A couple of weeks ago there was an interesting opinion piece in the NYTimes about how physicists are the harbingers of doom, and are responsible for the end times. Or, more specifically, it’s because of physicists that the financial markets are in tatters all around us.
The basic idea is that greedy physicists have gone to Wall Street, cooked up all sorts of arcane derivative products, and subsequently unleashed these weapons of mass destruction on the financial markets. This sentiment is best epitomized by a statement from none other than Warren Buffett (perhaps the world’s most successful investor, and certainly the world’s richest): “beware of geeks bearing formulas”
Undoubtedly there is some truth underlying this sentiment, in the sense that there are plenty of (mostly lapsed) physicists working on Wall Street.
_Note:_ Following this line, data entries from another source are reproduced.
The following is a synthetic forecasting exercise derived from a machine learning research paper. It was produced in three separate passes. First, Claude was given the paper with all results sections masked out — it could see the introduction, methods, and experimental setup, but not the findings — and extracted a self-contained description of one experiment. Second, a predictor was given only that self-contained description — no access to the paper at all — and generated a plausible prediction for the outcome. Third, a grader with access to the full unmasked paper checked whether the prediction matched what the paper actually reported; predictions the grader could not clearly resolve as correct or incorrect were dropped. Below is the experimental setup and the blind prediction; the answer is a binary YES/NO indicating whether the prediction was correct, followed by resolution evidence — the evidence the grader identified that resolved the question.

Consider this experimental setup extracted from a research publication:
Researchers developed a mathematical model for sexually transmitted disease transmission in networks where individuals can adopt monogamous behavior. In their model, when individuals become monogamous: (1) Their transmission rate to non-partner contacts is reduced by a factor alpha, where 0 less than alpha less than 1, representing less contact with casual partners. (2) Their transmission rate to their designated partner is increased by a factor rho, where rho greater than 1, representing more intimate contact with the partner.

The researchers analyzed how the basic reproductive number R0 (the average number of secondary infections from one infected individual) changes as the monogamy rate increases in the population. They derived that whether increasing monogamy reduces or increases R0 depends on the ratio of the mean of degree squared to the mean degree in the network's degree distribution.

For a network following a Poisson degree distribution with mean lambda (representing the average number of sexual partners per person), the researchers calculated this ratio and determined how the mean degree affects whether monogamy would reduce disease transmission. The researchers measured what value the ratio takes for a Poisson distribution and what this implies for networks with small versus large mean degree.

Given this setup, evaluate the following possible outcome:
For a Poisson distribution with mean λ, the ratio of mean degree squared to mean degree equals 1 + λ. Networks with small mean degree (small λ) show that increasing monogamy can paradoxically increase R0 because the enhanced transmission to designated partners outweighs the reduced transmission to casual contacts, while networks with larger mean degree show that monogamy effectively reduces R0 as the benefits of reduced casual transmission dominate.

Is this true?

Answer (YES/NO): NO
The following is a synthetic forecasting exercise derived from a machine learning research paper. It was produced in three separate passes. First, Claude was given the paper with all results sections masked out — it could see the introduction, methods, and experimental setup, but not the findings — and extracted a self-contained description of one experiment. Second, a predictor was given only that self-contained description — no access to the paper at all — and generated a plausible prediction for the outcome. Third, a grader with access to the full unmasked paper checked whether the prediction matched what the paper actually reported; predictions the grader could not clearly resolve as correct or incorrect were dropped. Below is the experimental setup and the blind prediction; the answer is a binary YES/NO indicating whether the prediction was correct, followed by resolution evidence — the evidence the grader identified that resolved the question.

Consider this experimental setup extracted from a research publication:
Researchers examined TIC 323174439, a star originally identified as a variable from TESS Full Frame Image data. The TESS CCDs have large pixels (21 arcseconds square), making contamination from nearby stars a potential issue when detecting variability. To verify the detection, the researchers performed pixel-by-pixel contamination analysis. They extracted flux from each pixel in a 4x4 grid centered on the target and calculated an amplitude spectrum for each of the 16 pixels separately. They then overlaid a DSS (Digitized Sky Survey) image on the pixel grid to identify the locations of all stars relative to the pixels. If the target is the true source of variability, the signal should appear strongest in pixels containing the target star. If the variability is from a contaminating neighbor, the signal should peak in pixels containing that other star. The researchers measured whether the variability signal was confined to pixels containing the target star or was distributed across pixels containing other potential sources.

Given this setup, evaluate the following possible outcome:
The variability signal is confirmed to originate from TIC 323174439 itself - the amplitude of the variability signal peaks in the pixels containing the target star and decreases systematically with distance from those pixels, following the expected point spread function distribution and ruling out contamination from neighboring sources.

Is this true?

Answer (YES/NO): YES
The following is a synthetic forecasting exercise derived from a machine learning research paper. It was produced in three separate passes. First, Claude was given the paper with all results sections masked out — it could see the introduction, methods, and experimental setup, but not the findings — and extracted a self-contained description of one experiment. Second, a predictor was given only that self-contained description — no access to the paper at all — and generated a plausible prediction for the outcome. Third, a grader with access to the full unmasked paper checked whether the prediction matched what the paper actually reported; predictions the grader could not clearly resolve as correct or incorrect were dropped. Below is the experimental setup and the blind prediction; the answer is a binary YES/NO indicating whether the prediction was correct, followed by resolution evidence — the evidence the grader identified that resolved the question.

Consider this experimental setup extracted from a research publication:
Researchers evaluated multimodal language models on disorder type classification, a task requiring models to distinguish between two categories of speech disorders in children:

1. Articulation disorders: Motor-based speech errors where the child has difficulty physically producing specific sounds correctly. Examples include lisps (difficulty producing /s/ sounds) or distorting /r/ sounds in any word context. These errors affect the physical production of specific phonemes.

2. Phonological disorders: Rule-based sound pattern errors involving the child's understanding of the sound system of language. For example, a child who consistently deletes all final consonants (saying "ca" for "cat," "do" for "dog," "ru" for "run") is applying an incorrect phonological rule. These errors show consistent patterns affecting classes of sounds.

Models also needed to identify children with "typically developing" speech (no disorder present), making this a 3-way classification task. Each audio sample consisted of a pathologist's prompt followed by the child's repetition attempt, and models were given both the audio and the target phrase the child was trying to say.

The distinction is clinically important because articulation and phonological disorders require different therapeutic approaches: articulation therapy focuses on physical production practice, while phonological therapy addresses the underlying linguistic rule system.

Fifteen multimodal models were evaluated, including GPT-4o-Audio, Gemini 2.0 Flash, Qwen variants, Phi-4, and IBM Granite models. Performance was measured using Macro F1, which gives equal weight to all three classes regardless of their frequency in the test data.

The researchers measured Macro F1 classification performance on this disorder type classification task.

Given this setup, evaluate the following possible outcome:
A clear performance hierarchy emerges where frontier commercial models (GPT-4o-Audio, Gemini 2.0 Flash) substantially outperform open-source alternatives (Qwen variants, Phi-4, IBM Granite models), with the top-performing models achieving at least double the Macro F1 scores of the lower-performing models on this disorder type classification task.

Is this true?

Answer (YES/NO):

And these physicists have indeed helped develop fairly mathematical and esoteric models for the markets. These models made it possible to leverage excessively (i.e., invest significantly with very little money down), and made it exceedingly difficult to evaluate risk. And it sure is convenient to find scapegoats on which to blame the global recession. But, fundamentally, the markets are in free-fall because of rampant and unfettered greed. And it turns out there was plenty of that to go around. For the last few years it was simply too easy to make huge sums of money by taking on large risk. So long as the markets went up, all was good. But when there’s the possibility to make vast sums of money, there’s an equal and opposite possibility of losing vast sums of money. Newton’s 3rd law of finance, I suppose. And this law has been much in evidence as of late.